Seeking community engagement
The plan has an extended review process; the document is a preliminary draft that precedes a full draft later this fall.
Throughout
the new draft, survey questions prompt readers to think about and share
how they expect parts of the plan will impact them and their
communities. And throughout the rest of the summer, the city plans to
host meetings and engagements out across Boston’s neighborhoods.
Sellers-Garcia
said that in previous climate action planning processes, the city has
waited until the official public comment process to release a draft
plan. This process is a shift from that, he said.
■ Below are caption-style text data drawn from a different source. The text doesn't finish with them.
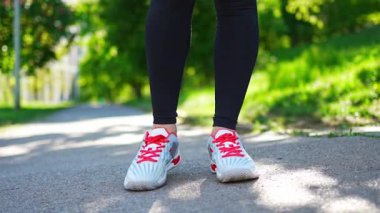 Siyah spor giysili genç bir kadın şehir parkında ayak ve bacak egzersizleri yapıyor. Koşmadan ya da koşmadan önce ısın. Açık hava sporları eğitimi konsepti. Yüksek kalite 4k görüntü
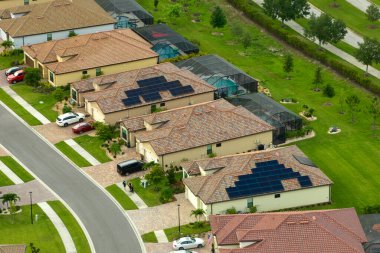 Florida 'nın kapalı banliyö bölgesindeki çatılarda güneş panelleri olan aile evlerinin hava görüntüsü. Amerikan banliyölerinde gayrimenkul geliştirme.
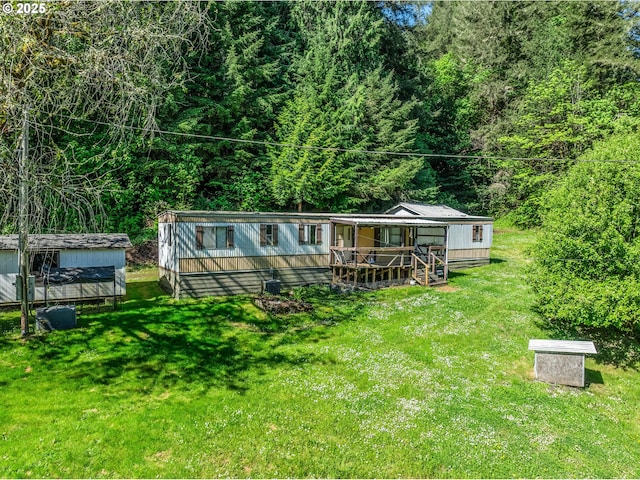 back of house with a lawn, a shed, and a view of trees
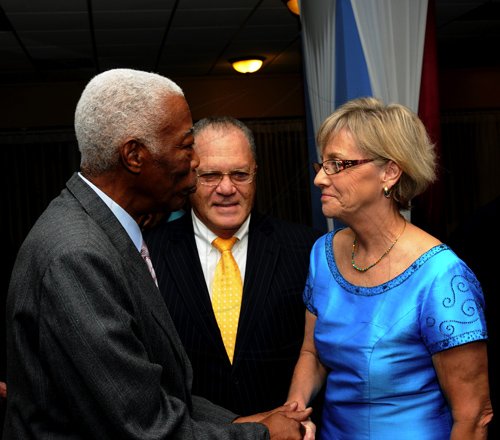 Winston Sill / Freelance Photographer
President of the World Federation of Consuls (WFC), Arnold Foote Jr. host Reception for Prof. Michael Nobel, of the Nobel Prize family, held at the Jamaica Pegasus Hotel, New Kingston on Thursday night January 12, 2012. Here are Minister AJ Nicholson (left); Foote (centre); and Patricia Foote (right).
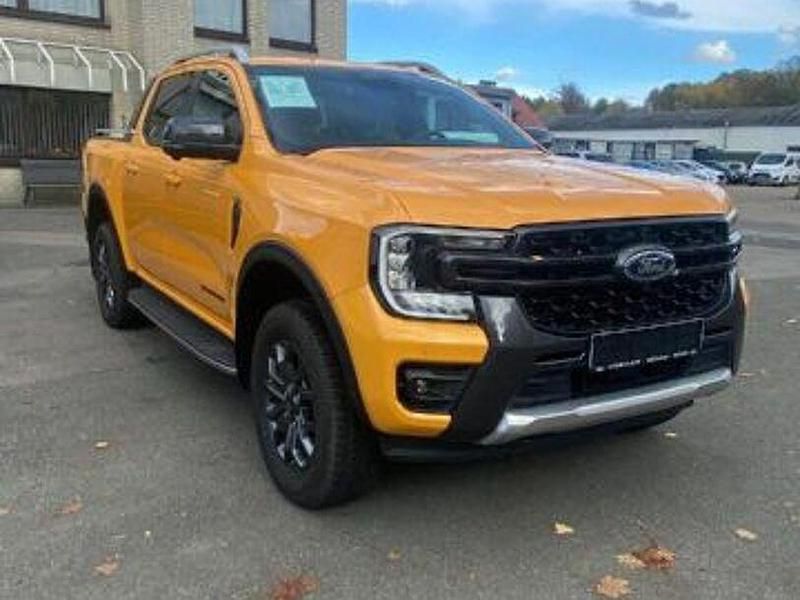 Cyber orange 3c Gebraucht 2023 Ford Ranger Wildtrack Abholung | 39.900 € (Fairer Preis) - Bild 1/4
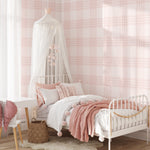 A bright and cozy children's bedroom with a white metal bed and pink bedding against a wall covered in pink plaid wallpaper. The wallpaper features a delicate checkered pattern in soft pink hues, adding a warm and inviting atmosphere to the room. The bed is adorned with pillows and a canopy, creating a dreamy and playful space.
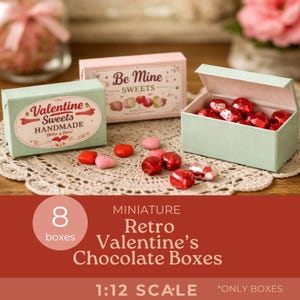 May include: Miniature retro Valentine's chocolate boxes. The image shows three small boxes, one open and filled with red foil-wrapped chocolates. Two boxes are closed, with text that reads "Be Mine Sweets" and "Valentine Sweets Handmade".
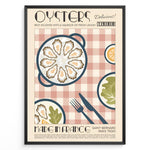 Indlæs billede til gallerivisning Vintage French oysters poster with illustrated oyster platter, lemon slices, and cutlery on a pink checkered background in a black frame.
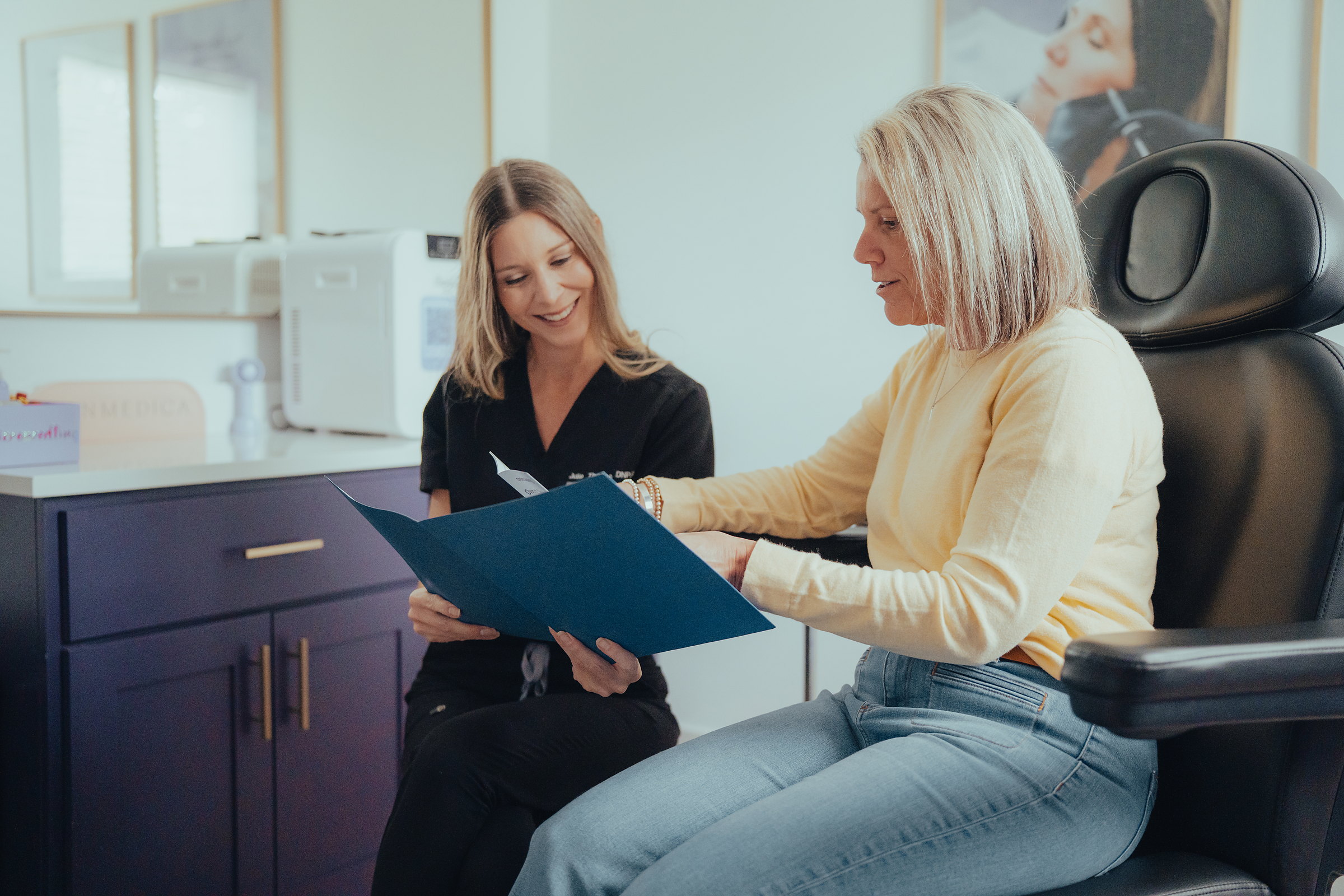A Beauty Barn provider reviewing a personalized treatment plan with a client during a consultation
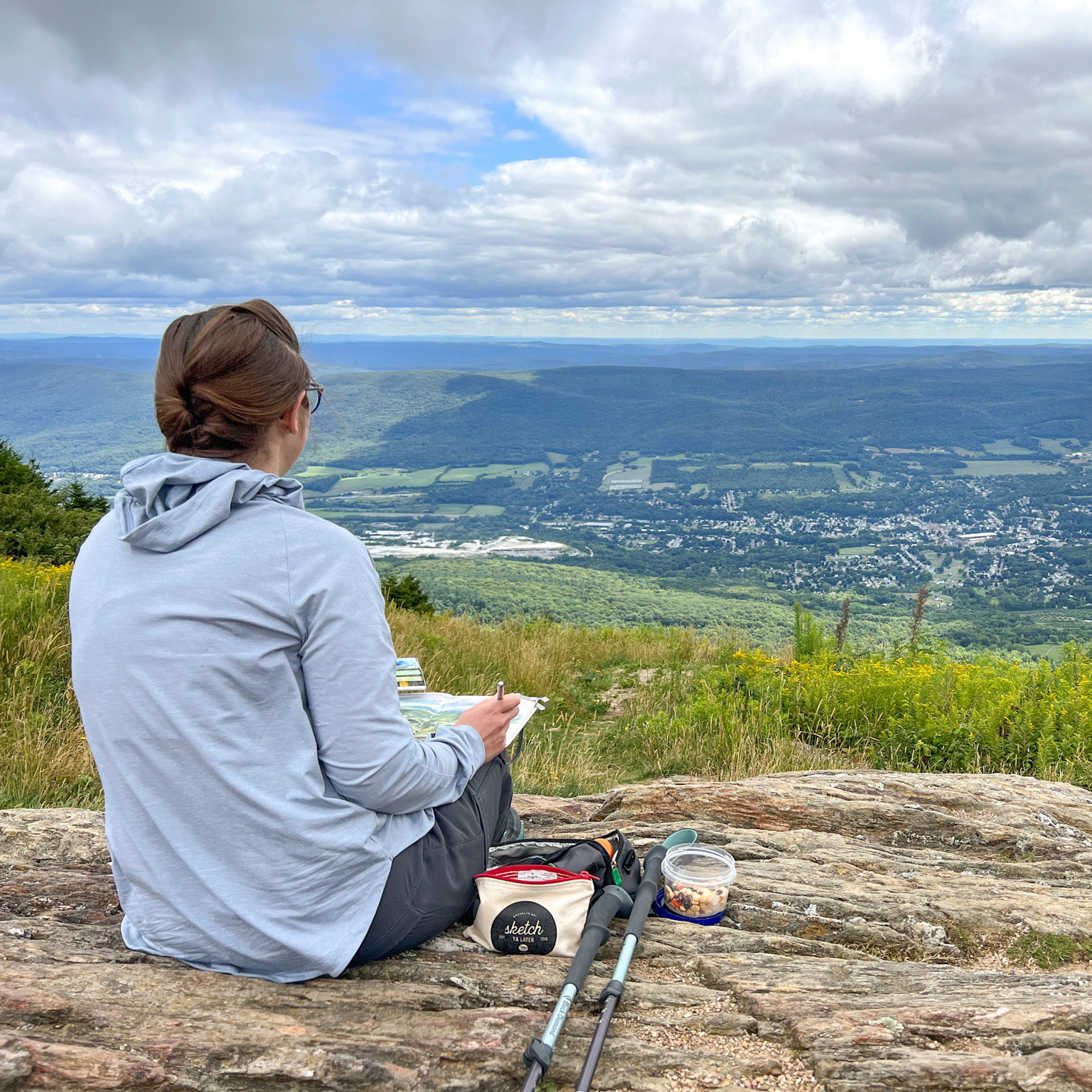 Jill at the summit of Mount Greylock observing the vista and going a landscape painting sketch.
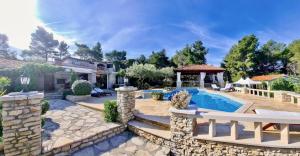 a home with a pool and a gazebo at Villa Stone House Poplat in Vela Luka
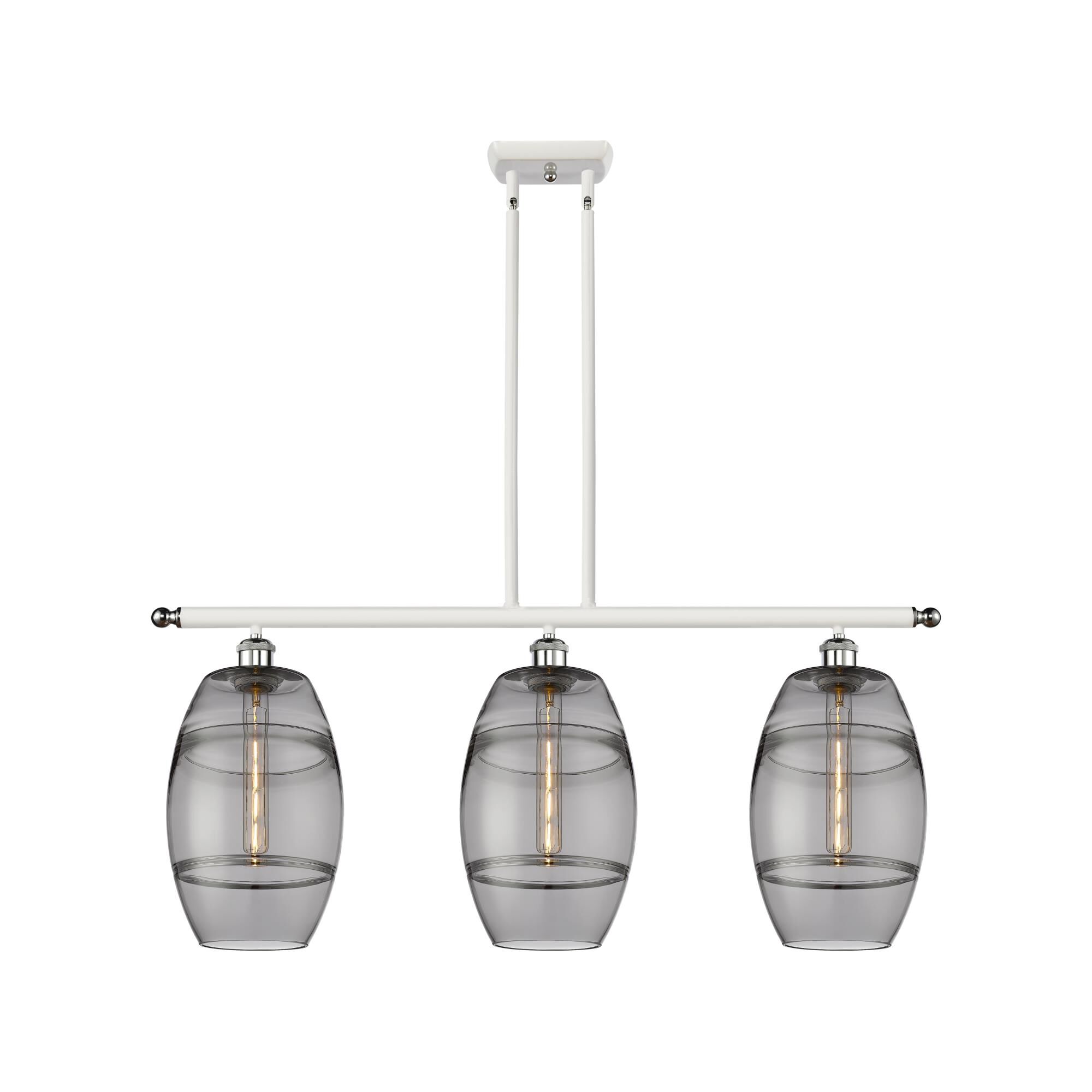 Shown in White Polished Chrome finish and Light Smoke glass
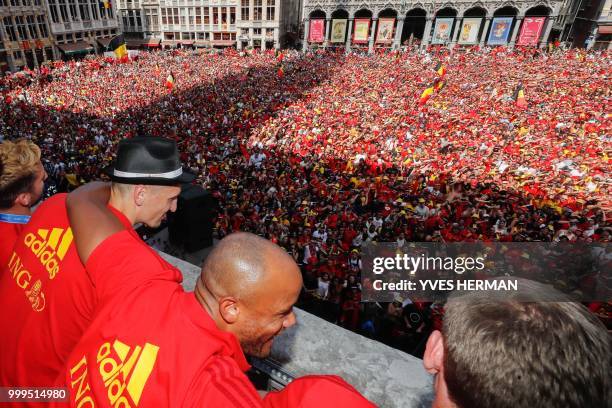 Belgium's players Dries Mertens, Thomas Meunier, Vincent Kompany and Jan Vertonghen celebrate at the balcony in front of more than 8000 supporters at...
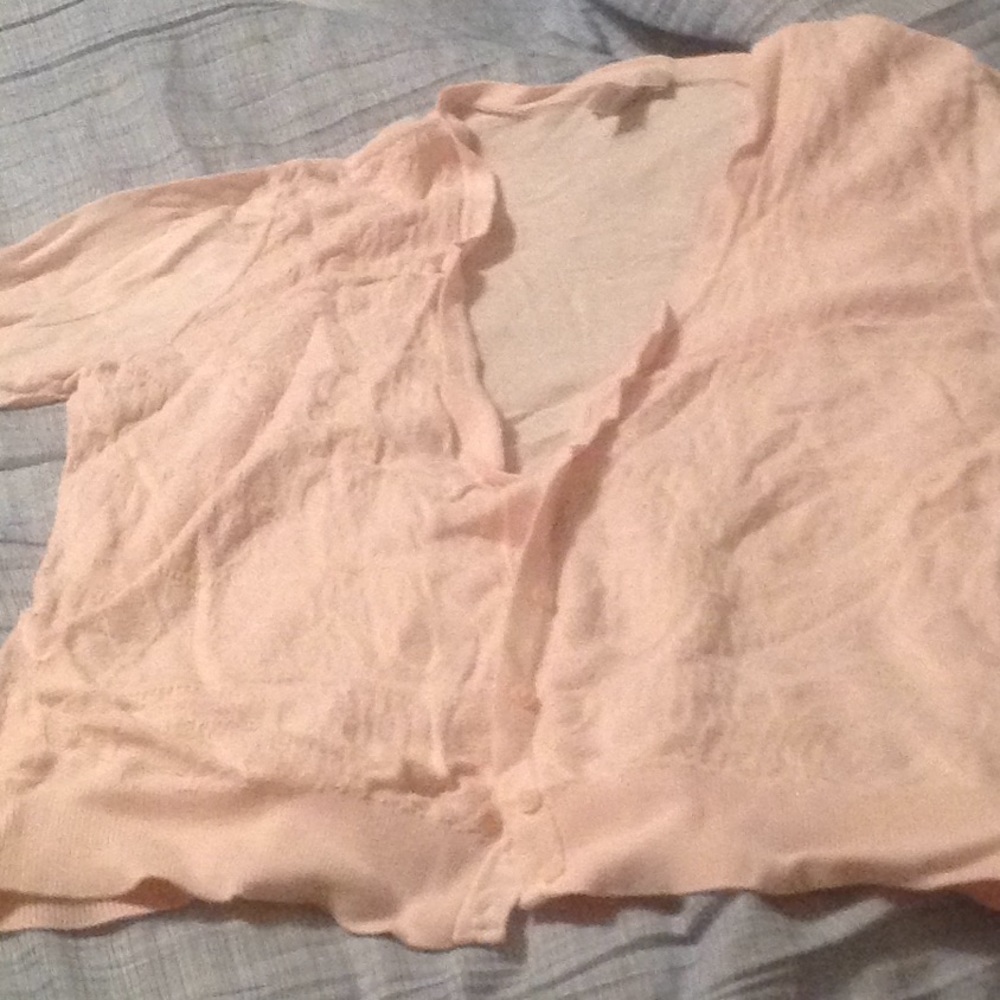 Pale pink cardigan with lace patterned front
“We’re adding an additional step into the process that is, ‘Hey, take a look at what we have. Let’s all figure out how we would
do it,’ and based off of how we will do it, we then decide what ends up
going into the final plan,” he said. “So many of these plans have
really shot for the moon before everyone gets a chance to look at it
together.”
It’s
intentional that this draft is not the complete plan, instead outlining
the broader agenda, while leaving specific steps for further development
based on input.
Over
the next several months, as the city puts together its official draft,
Sellers-Garcia said that they plan to try to engage with community
members in a host of ways, through local meetings but also through
surveys.
“We’re really trying to do it in a way that fits into everybody’s time,” he said.
The
current plan is relatively limited, with the broad strokes of the
city’s approach for the next five years. Elizabeth Jameson, Boston’s
director of climate policy and planning, said the official full draft
that will be released this fall should include more metrics and
accountability defined. The final version, to be released next year,
will include more specific road maps that outline how the city plans to
reach its implementation goals.
That
timeline gives an opportunity to bring more individuals and — too
Farooqi, perhaps more importantly — organizations and institutions to
support the work.
“When
we take this time, we can also make sure that’s done in a way that’s
transparent and equitable, so that big institutions and small
community-based organizations can all be at a level playing field to
make sure that we can get a wide array of partners to help implement
this,” he said.
Bringing
a wide collection of stakeholders into the work is a priority for the
city, said Katherine Diaz, director of climate action innovation and
analytics. The city, she said, is looking to serve as a leader in
climate work, but to get buy-in from community organizations and larger
partners.
“It’s very much an all of government, all of city, approach to our different strategies in the Climate Action Plan,” she said.